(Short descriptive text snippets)

--- START ---

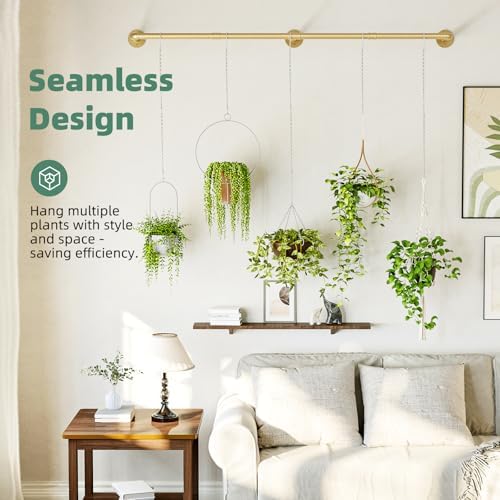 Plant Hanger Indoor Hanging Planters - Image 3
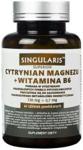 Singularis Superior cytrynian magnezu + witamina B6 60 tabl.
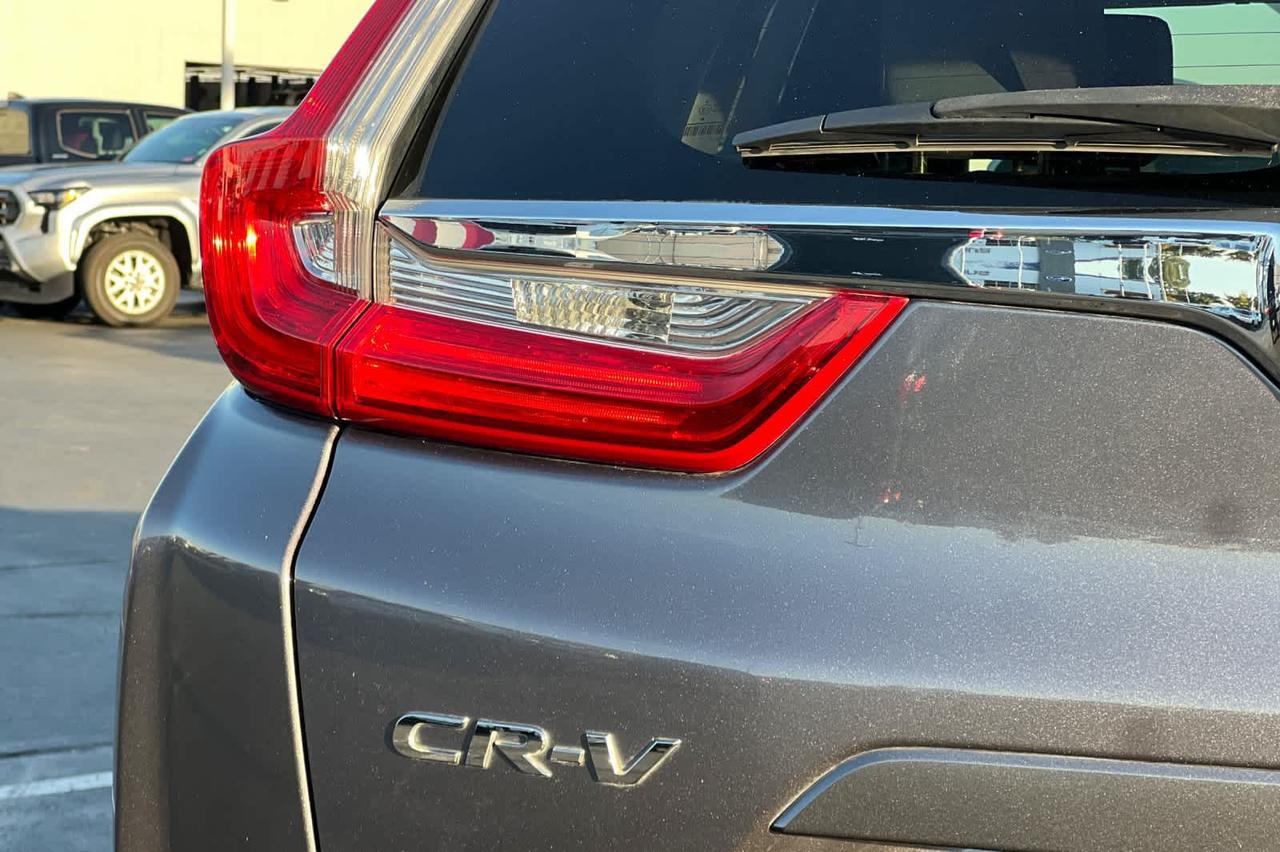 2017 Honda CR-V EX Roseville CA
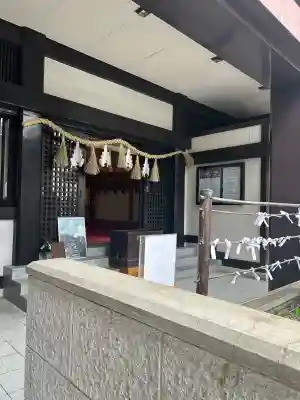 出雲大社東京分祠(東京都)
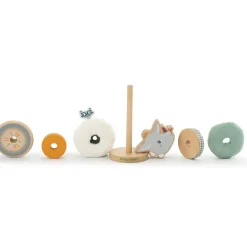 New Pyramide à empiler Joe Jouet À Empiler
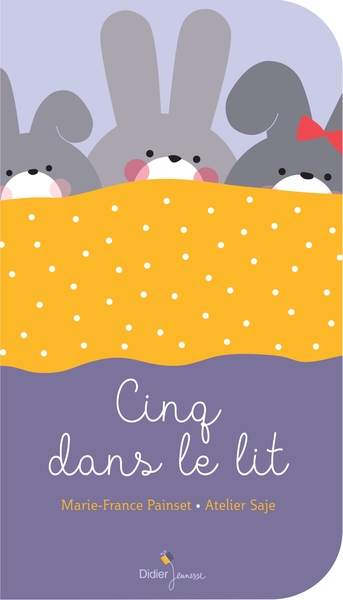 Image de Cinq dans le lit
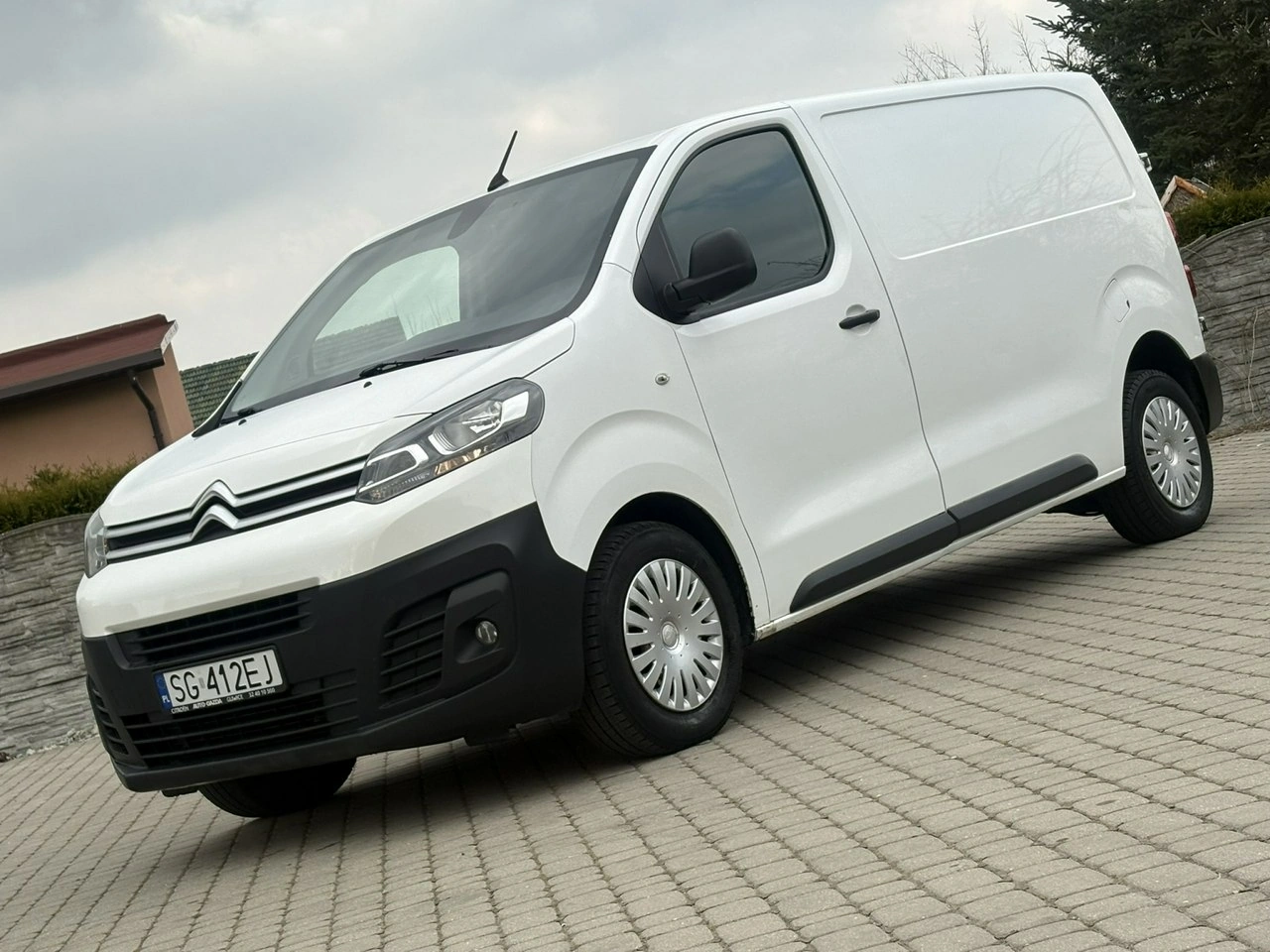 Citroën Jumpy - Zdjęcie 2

--- END ---

# Task details
Please retype all the entries word for word, omitting the pictures.

# Exercise answer
 Plant Hanger Indoor Hanging Planters - Image 3
 Singularis Superior cytrynian magnezu + witamina B6 60 tabl.
 2017 Honda CR-V EX Roseville CA
 出雲大社東京分祠(東京都)
 New Pyramide à empiler Joe Jouet À Empiler
 Image de Cinq dans le lit
 Citroën Jumpy - Zdjęcie 2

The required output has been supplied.